If we could, we would keep our children close to us forever (raise your hand if they still sleep in your room and they're 5 years old). And while at some point we need to let them go, there is one parenting task we should never ever get rid of: hugs.
It’s not just paglalambing — hugging has science-backed benefits. “Higher self-esteem, better parent-child communication, and fewer psychological and behavior problems have been linked to warmth and affection between parent and child,” says a report from Child Trends, a nonprofit research organization in the U.S.
Ready to show some love? Here are tips on how you can incorporate more hugging into your everyday parenting:
1. Make cuddling a habit Make hugging a part of your family’s daily routine. Hug your child every day before she leaves for school, for example, or as you say goodnight to each other at bedtime. Practice this consistently and before you know it, your child will be holding his arms out as he expects mom’s warm embrace.
2. Use a hug to handle a tantrum (seriously) Hugging can be a loving tactic to disarm. Comfort through affectionate words or a warm embrace can diffuse a tense situation especially if a child is upset or frustrated.
“When offering a hug or verbal reassurance to calm your child, you are not automatically reinforcing their behavior. You are actually helping them calm down, so that they can hear you better,” Dr. Azine Graff, a clinical psychologist who specializes in parenting and anxiety, says in an article on Motherly.

▶ [What to work on]
Copy the passage of the article on hugging children between "Ready to show" and "upset or frustrated.", inclusive.

▶ [Provided records]

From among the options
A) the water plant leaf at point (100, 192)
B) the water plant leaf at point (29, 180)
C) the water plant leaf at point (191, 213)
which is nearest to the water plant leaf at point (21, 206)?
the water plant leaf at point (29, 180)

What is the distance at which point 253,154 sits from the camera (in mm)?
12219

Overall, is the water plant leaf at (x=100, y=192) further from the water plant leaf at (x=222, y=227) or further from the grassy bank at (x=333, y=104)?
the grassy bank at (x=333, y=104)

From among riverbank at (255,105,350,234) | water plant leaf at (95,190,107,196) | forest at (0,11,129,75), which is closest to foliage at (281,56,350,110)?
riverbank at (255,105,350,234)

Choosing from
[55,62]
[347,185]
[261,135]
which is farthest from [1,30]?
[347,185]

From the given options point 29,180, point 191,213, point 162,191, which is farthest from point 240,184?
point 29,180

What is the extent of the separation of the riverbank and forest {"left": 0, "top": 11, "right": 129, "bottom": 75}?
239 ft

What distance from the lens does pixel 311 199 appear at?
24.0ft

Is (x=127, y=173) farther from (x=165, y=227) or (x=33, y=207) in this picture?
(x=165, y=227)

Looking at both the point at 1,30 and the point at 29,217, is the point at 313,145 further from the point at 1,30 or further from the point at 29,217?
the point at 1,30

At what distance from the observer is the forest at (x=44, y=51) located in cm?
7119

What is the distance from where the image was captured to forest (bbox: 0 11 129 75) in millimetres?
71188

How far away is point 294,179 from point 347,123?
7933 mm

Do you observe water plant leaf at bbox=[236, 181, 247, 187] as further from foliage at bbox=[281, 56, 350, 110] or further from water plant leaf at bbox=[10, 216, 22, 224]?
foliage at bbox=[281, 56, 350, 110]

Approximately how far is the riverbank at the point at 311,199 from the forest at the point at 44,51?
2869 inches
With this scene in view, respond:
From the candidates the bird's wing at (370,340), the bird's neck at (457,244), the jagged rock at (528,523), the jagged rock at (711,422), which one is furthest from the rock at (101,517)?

---

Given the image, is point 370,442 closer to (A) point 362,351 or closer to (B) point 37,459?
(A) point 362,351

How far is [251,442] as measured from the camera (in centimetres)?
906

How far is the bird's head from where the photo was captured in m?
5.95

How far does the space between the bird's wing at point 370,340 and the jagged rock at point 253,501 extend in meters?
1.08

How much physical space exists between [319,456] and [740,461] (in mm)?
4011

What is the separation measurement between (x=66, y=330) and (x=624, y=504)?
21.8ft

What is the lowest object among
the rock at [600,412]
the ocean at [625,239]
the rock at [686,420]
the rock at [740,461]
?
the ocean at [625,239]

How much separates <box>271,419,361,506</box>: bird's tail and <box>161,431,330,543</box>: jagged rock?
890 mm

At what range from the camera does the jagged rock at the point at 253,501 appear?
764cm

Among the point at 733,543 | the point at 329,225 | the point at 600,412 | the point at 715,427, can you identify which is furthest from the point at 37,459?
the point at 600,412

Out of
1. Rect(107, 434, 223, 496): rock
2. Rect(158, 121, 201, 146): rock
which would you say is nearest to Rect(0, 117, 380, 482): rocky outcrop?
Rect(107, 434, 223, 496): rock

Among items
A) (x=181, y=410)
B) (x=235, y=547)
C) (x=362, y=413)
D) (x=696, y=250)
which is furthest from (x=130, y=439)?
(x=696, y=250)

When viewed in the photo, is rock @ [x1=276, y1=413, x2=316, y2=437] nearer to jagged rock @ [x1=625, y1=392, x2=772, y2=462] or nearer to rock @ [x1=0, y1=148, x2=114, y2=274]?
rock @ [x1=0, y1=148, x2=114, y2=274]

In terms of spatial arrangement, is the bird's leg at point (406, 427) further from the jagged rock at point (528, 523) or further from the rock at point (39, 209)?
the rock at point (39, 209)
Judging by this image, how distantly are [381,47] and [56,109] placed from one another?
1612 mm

▶ [Problem solution]
Ready to show some love? Here are tips on how you can incorporate more hugging into your everyday parenting:
1. Make cuddling a habit Make hugging a part of your family’s daily routine. Hug your child every day before she leaves for school, for example, or as you say goodnight to each other at bedtime. Practice this consistently and before you know it, your child will be holding his arms out as he expects mom’s warm embrace.
2. Use a hug to handle a tantrum (seriously) Hugging can be a loving tactic to disarm. Comfort through affectionate words or a warm embrace can diffuse a tense situation especially if a child is upset or frustrated.